Comment by daemonologist

11 hours ago

It's interesting to me that all AI music sounds slightly sibilant - like someone taped a sheet of paper to the speaker or covered my head in dry leaves. I know no model is perfect but I'd have thought they'd have ironed out this problem by now, given how pervasive it is and how significantly it degrades the end product.

4 comments

daemonologist

recursive 5 hours ago

I've noticed this too. I have a few theories about this. Disclosure: I know a little about audio, and very little about audio generative AI.

First, perhaps the models are trained on relatively low-bitrate encodings. Just like image generations sometimes generate JPG artifacts, we could be hearing the known high-frequency loss of low data rate encodings. Another idea is that 'S' and 'T' sounds and similar are relatively broad-spectrum sounds. Not unlike white noise. That kind of sound is known to be difficult to encode for lossy frequency-domain encoding schemes. Perhaps these models work in a similar domain and are subject to similar constraints. Perhaps there's a balance here of low-pass filter vs. "warbly" sounds, and we're hearing a middle ground compromise.

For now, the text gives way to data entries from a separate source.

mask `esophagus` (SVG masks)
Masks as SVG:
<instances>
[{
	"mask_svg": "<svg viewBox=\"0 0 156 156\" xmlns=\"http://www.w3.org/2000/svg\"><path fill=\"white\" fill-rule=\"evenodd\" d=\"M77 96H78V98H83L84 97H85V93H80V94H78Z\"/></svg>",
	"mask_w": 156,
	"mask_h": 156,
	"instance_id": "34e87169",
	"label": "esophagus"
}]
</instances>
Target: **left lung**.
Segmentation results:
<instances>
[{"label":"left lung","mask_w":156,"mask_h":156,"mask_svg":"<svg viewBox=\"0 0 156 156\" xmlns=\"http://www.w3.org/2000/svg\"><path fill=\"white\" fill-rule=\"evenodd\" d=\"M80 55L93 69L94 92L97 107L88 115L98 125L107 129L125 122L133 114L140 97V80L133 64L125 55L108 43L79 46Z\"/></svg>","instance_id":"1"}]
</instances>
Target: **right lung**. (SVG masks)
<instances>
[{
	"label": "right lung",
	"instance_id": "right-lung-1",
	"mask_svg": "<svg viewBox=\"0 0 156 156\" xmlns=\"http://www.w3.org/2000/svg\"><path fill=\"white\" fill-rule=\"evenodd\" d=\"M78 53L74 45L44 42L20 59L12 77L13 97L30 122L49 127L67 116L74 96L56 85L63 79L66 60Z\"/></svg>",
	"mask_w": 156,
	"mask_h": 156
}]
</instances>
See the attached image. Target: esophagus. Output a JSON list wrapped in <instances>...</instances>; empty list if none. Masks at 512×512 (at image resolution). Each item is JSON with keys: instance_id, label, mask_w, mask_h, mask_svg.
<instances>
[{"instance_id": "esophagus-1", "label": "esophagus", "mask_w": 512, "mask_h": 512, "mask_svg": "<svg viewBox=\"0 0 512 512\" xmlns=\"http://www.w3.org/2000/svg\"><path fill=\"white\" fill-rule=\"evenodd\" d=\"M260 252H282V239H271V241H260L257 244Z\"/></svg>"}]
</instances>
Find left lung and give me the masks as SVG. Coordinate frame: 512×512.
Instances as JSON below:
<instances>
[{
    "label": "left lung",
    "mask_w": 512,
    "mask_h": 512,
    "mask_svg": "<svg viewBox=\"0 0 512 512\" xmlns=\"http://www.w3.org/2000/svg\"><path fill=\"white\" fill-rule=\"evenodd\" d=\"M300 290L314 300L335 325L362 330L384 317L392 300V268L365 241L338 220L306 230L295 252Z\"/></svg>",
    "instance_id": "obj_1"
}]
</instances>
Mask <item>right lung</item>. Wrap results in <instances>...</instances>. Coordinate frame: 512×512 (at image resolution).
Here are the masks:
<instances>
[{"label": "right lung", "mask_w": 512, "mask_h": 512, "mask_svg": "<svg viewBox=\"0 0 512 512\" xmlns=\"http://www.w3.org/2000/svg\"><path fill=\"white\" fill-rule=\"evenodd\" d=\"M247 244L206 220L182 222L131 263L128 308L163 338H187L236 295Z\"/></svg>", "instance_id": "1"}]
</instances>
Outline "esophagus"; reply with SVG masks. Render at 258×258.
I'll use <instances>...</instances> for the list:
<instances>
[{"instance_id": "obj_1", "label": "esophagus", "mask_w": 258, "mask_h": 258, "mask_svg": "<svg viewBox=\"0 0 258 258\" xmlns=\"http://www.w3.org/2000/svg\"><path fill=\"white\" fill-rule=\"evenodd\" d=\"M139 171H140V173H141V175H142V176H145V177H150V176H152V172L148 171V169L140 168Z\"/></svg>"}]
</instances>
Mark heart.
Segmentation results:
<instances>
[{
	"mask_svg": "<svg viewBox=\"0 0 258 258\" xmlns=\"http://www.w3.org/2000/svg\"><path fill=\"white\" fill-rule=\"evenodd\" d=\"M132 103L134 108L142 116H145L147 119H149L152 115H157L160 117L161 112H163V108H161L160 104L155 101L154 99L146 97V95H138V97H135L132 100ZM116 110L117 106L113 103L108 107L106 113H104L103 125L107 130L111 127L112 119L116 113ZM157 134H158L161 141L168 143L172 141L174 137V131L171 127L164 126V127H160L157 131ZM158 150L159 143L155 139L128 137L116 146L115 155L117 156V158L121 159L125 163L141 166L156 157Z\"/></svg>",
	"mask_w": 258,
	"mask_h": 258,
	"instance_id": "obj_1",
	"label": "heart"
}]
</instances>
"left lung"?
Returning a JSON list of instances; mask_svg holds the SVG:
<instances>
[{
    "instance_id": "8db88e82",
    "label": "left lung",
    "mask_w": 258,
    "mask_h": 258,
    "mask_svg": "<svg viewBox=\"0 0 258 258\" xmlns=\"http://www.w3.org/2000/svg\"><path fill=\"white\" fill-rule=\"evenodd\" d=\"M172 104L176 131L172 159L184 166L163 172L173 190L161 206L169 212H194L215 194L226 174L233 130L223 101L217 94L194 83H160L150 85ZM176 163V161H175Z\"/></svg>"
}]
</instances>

I don't know how it happens, but when I hear the "AI" sound in music, this is usually one of the first tells.

userbinator 2 hours ago

Perhaps this is what the human is for - to apply an EQ curve.

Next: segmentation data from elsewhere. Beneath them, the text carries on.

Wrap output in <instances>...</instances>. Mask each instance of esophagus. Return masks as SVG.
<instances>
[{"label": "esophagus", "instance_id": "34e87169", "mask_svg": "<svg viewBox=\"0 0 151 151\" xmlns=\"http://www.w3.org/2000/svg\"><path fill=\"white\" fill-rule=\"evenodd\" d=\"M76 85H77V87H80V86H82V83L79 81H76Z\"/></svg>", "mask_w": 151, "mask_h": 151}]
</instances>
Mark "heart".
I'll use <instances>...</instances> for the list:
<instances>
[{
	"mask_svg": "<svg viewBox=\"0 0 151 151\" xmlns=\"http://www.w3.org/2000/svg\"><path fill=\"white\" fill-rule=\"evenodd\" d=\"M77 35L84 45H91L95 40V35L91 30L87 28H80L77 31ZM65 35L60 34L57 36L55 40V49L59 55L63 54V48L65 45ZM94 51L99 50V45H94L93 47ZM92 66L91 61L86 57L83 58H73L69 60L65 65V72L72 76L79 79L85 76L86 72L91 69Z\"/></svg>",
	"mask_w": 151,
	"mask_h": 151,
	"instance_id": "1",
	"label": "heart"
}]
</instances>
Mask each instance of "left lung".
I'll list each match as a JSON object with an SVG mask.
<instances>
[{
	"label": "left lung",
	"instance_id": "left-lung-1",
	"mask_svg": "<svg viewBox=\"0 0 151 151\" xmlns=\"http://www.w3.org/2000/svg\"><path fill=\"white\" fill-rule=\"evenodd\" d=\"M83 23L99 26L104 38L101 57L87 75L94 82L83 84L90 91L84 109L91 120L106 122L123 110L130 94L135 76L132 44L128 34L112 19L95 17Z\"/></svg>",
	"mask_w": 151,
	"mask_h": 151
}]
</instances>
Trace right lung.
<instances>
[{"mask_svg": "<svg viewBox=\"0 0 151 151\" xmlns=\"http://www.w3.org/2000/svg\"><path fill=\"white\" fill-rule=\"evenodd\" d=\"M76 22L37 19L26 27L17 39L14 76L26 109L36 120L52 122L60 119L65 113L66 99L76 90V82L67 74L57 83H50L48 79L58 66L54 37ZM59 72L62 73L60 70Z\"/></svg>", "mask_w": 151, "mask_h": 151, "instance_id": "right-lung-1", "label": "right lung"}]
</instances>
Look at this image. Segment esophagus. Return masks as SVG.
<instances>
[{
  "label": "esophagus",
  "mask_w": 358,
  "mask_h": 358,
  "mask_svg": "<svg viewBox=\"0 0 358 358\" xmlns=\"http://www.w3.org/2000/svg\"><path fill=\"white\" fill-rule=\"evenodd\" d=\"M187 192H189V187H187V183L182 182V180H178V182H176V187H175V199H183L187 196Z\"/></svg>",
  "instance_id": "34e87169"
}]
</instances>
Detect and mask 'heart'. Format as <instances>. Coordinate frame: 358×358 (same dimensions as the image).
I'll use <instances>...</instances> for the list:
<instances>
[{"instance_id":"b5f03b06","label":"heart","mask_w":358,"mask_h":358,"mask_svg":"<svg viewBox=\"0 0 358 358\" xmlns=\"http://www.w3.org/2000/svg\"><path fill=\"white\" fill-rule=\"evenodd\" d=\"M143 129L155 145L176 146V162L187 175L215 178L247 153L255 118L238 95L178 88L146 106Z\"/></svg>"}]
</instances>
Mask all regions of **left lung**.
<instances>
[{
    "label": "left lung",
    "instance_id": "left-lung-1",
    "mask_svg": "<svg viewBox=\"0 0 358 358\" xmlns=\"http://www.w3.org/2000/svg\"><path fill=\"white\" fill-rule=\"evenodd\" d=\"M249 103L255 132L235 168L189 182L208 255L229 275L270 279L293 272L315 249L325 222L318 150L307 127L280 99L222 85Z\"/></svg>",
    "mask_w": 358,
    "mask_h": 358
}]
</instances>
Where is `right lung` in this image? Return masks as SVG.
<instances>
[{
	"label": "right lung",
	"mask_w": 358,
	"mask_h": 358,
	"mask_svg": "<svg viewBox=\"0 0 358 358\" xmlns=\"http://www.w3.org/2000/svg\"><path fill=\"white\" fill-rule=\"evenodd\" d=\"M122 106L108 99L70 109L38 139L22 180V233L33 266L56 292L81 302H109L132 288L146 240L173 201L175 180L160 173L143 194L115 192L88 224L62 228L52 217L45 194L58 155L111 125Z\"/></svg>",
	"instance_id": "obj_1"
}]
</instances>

AlphaAndOmega0 11 hours ago

Agreed. I find that particularly annoying, and I also seem to find that the spatial arrangement or stereo effect is muted for most instruments (or the model simply doesn't use that feature as well as a good human musician).

gowld 3 hours ago

I suspect it's because AI generates music as a waveform incrementally not globally so it favors smoothly varying sounds, not sharp contrast. If it generated MIDI data and then used a MIDI synth to create the audio, you wouldn't get that.